What is the application process?
Employers wishing to claim under this benefit must send a blank email to email@example.com and thereafter follow the online application process. This process will begin with the employer receiving an automated email response, which will attach the prescribed documents that must be completed and include instructions on how to complete same.
The prescribed documents, required for Covid-19 TERS application, are:
- a Letter of authority, on an official company letterhead, granting a specific individual permission to lodge a claim on behalf of the company;
- a Memorandum of Agreement (“MOA”) to be concluded by the UIF, Bargaining Council and Employer;
- a prescribed template which requires critical information from the employer;
- proof of the last three months of employees’ salaries; and confirmation of bank account details, in the form of certified latest bank statements. Thereafter, employers must submit the above documents to Covid19UIFclaims@labour.gov.za.
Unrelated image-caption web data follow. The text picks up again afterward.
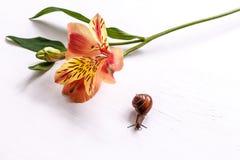 Alstroemeria del fiore e della lumaca su una tavola bianca Immagine Stock Libera da Diritti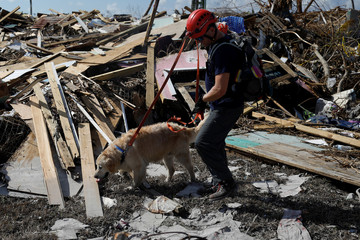 A member of the Canadian Burnaby Firefighters Search & Rescue Task Force and a dog search for the dead in the destroyed the Mudd neighbourhood after Hurricane Dorian hit the Abaco Islands in Marsh Harbour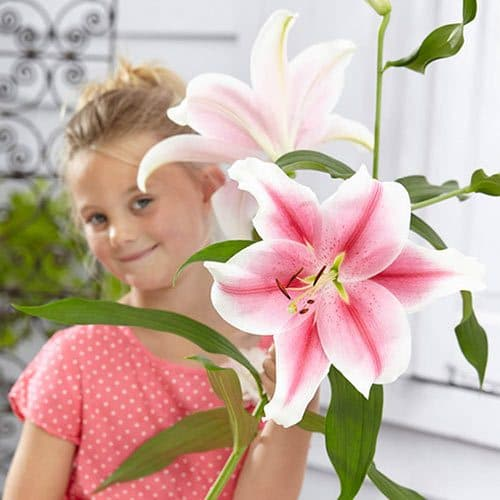 Best Types of Lilies 30
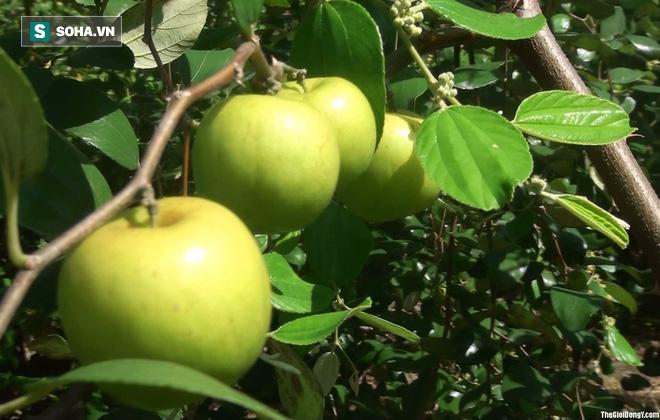 7 bí quyết rất hay của Đông y: Dùng thực phẩm để loại bỏ độc tố của thực phẩm - Ảnh 2.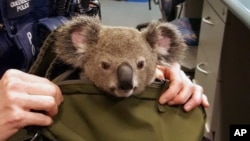 In this photo provided by Queensland Police Service and taken on Nov. 6, 2016, a koala looks out from a handbag at a police station in Brisbane, Australia. Koalas are officially listed as vulnerable to extinction in New South Wales.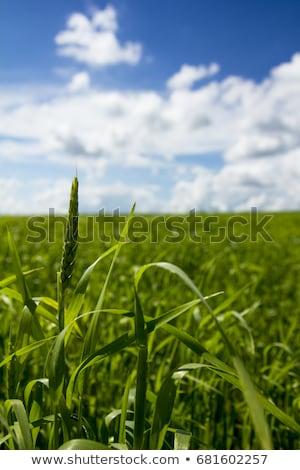 Сток-фото: молодые · пшеницы · растущий · зеленый · фермы · области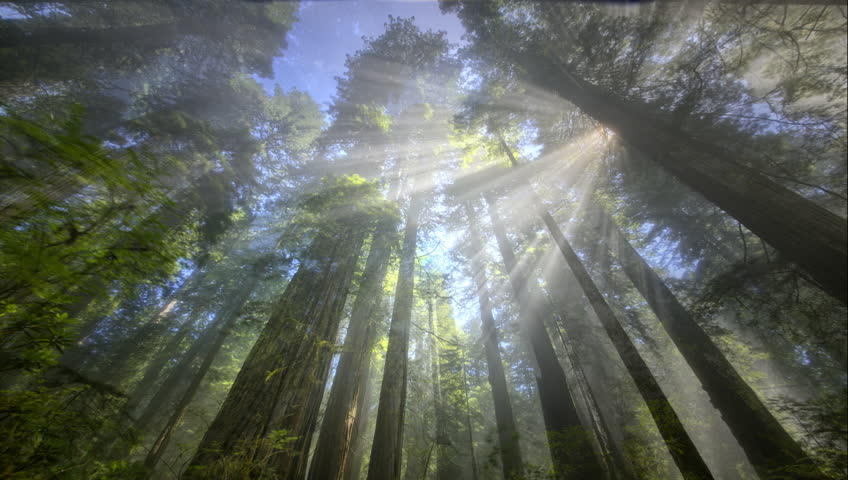 Redwood trees with light rays, Redwood National Park, CA - HD stock video clip
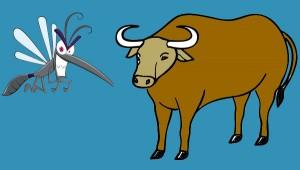 El buey y el mosquito. Fábula clásica de Esopo con moraleja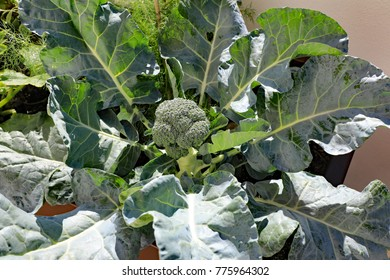 Beautiful and healthy broccoli plant raised in a planter as part of a home garden on an outdoor terrace at a condo.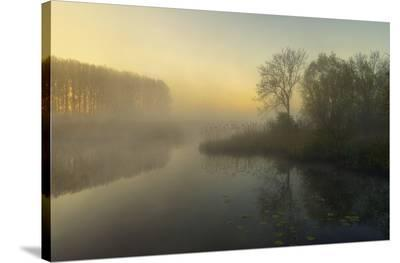 Nature's Painting-Ellen Borggreve-Stretched Canvas Print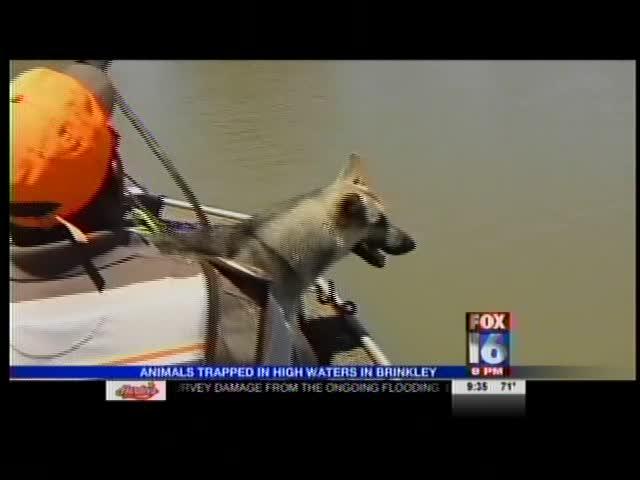 Stranded Animals in Brinkley Flooding_-3256449644874283501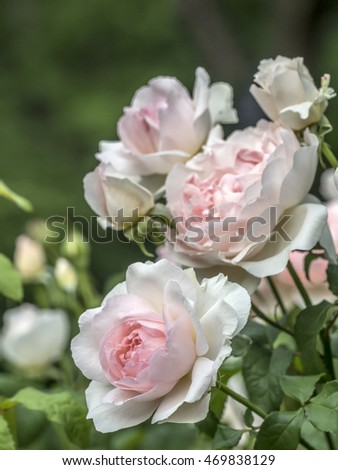 Rose is a woody perennial flowering plant of the genus Rosa, in the family Rosaceae,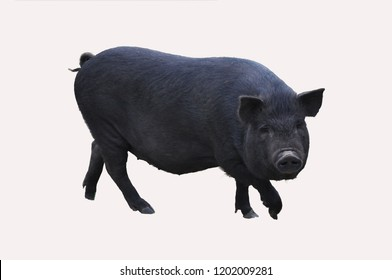 Pet. Cute black pig. Pig production. Isolated on white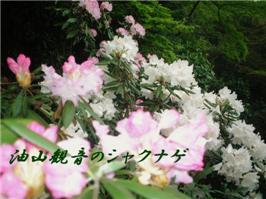 e0012724_1891514.jpg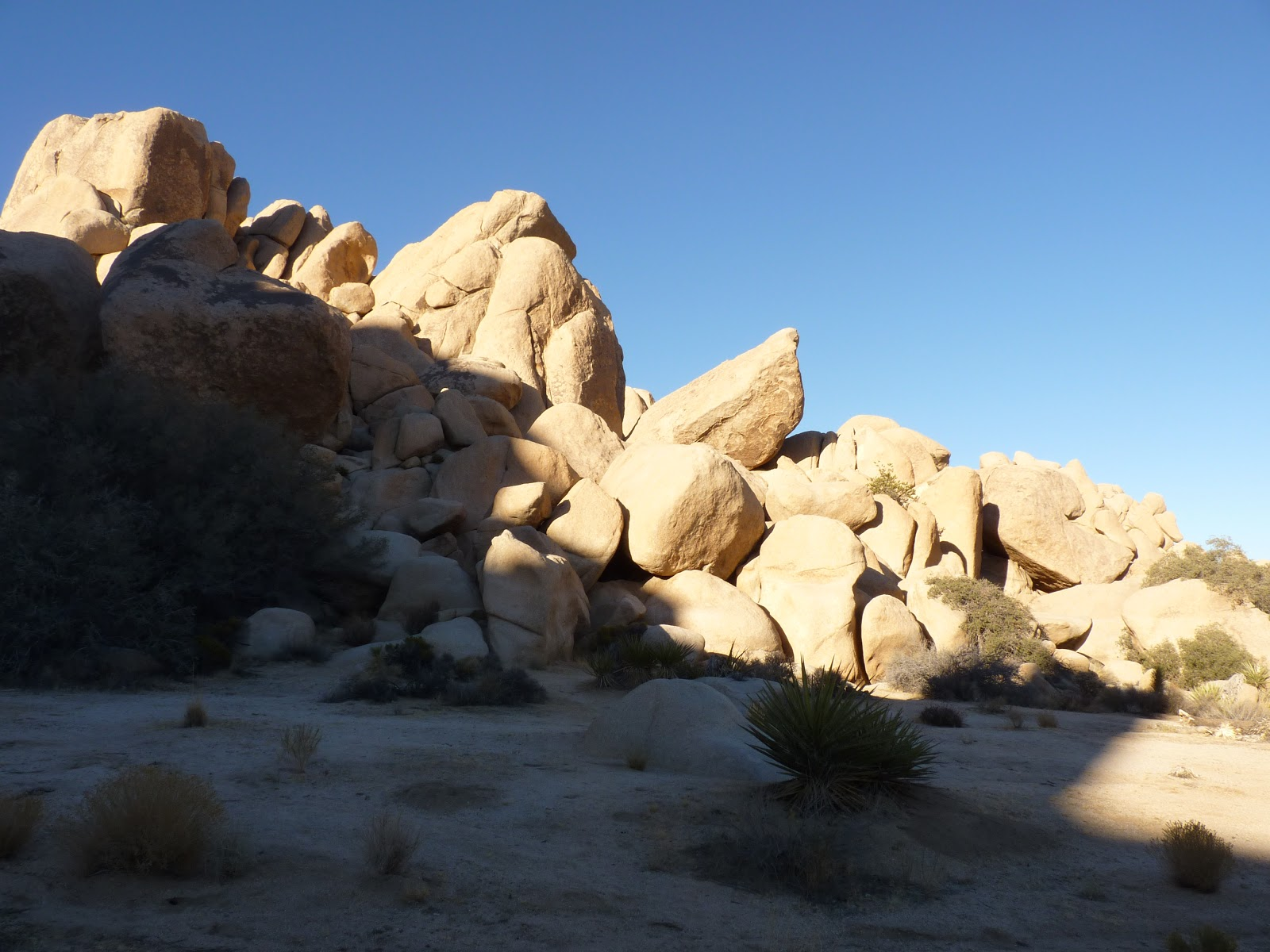 Joshua Tree National Park, Californie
How is Covid-19 TERS calculated?
The salary benefits are calculated in terms of the Unemployment Insurance Act, 2001, and are the same as maternity leave benefits (i.e. calculated on a sliding ranging from 38% (highest earners) to 60% (lowest earners) which scale stops at R17 702 per month and any employee earning more than this will only get the 38% maximum benefit which is R6726.76 per month). If a company can still afford to pay its employees a portion of their salaries, the Covid-19 TERS may be used to “top up” salaries. Employees are entitled to this benefit through their employers, irrespective of how long they have contributed to normal UIF as these claims are independent of the normal UIF benefit.
What about a period of quarantine?
The Covid-19 TERS benefit extends to employees who are quarantined for 14 days due to Covid-19, irrespective of whether the employee is ill or not. The employer and employee have to submit a confirmation letter, together with the relevant application, as proof that they have agreed to the “special leave”. The letters will stand in place of a medical certificate. Should an employee be quarantined for more than 14 days, a medical certificate from a medical practitioner must be submitted with the application form.
In light of the fact that there are various UIF relief options available, several considerations need to be assessed in respect of each as employers cannot claim more than one UIF benefit simultaneously.